# ”Live” from the trot lines



## Try'n Hard (Oct 23, 2008)

Got bored with crappie fishing so put out two unbaited lines in the creek. Spent the last two hours catching about 40 little bream with a popping bug. Fixed to eat then bait em up before dark. I’ll update as the lines go down and again , well I’ll probably get sleepy and I won’t go back till daylight but stay tuned


----------



## specktackler57 (May 15, 2011)

Can’t wait for pics


----------



## JoeyWelch (Sep 25, 2009)

Get em Kevin!!!


----------



## Murphy's Law (Sep 27, 2007)

Living the dream man !

Sent from my SM-G950U using Tapatalk


----------



## Try'n Hard (Oct 23, 2008)

35 hooks. Two lines


----------



## JoeyWelch (Sep 25, 2009)

Better clean that freezer out and make some room.


----------



## Bodupp (Oct 3, 2007)

Better check them early or them flatheads will be parboiled.

I'll bet catching the bait was fun.


----------



## Try'n Hard (Oct 23, 2008)

Bodupp said:


> Better check them early or them flatheads will be parboiled.
> 
> 
> 
> I'll bet catching the bait was fun.




Catching the bait was a blast!


----------



## ChileRelleno (Jul 7, 2012)

Here kitty kitty kitty kitty!


----------



## sureicanfish (Sep 30, 2007)

I bet that ac is feeling real good, and the pillow be calling you!...time to check the line!


----------



## Try'n Hard (Oct 23, 2008)

The nine pm check yielded the biggest bass I’ve seen up here. Probably 6 or 7 pounds. Threw him on the deck and the hook came out and right back in he went. Scary out there. Two gators, a beaver that bout made me dirty my diaper and lotsa unidentified eyes watching me from the bank


----------



## GROUPERKING (Sep 28, 2011)

## [WRITTEN INSTRUCTION]
In the trot line thread, rewrite the part that opens with "Here kitty kitty" and closes with "check the line!", putting "hammock" in place of "pillow".

## [ENTRIES PROVIDED]
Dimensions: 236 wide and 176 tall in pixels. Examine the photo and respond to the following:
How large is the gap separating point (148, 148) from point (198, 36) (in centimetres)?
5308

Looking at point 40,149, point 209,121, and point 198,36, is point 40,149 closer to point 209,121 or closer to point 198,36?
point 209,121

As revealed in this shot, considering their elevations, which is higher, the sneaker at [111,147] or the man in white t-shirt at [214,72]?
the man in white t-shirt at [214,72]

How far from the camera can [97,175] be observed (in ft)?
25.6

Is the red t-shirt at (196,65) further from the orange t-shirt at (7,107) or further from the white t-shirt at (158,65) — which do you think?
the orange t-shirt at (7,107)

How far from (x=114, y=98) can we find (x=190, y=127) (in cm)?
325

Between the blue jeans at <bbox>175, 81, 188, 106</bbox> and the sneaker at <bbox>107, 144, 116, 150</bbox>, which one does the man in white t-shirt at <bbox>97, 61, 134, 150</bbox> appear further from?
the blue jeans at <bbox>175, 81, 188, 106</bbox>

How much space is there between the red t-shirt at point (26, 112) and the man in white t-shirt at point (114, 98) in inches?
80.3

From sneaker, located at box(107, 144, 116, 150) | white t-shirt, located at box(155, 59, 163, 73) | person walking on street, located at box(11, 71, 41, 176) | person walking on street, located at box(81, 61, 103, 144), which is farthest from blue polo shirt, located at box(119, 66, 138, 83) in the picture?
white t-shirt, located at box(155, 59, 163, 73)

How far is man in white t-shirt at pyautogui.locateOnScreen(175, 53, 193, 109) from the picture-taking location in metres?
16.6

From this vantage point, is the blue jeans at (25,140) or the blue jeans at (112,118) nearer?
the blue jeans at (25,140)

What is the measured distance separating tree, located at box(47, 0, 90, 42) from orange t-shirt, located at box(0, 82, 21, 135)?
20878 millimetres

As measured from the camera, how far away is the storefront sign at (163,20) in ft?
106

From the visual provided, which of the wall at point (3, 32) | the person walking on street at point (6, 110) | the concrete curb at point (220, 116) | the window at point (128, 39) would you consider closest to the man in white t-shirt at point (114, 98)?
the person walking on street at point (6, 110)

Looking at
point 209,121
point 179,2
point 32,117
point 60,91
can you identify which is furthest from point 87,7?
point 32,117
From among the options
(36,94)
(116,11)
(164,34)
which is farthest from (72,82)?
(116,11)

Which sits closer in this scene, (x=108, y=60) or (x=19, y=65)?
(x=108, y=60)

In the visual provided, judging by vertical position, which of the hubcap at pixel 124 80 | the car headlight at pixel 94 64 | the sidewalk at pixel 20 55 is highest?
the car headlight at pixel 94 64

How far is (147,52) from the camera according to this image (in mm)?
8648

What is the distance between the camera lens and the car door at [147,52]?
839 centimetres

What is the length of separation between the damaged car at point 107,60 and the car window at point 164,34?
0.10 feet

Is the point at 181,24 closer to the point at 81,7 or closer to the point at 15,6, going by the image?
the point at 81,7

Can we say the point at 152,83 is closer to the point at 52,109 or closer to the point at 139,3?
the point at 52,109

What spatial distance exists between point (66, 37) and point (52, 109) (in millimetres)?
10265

## [SOLUTION FOR THIS EXERCISE]
Here kitty kitty kitty kitty!


----------



## sureicanfish (Sep 30, 2007)

I bet that ac is feeling real good, and the hammock be calling you!...time to check the line!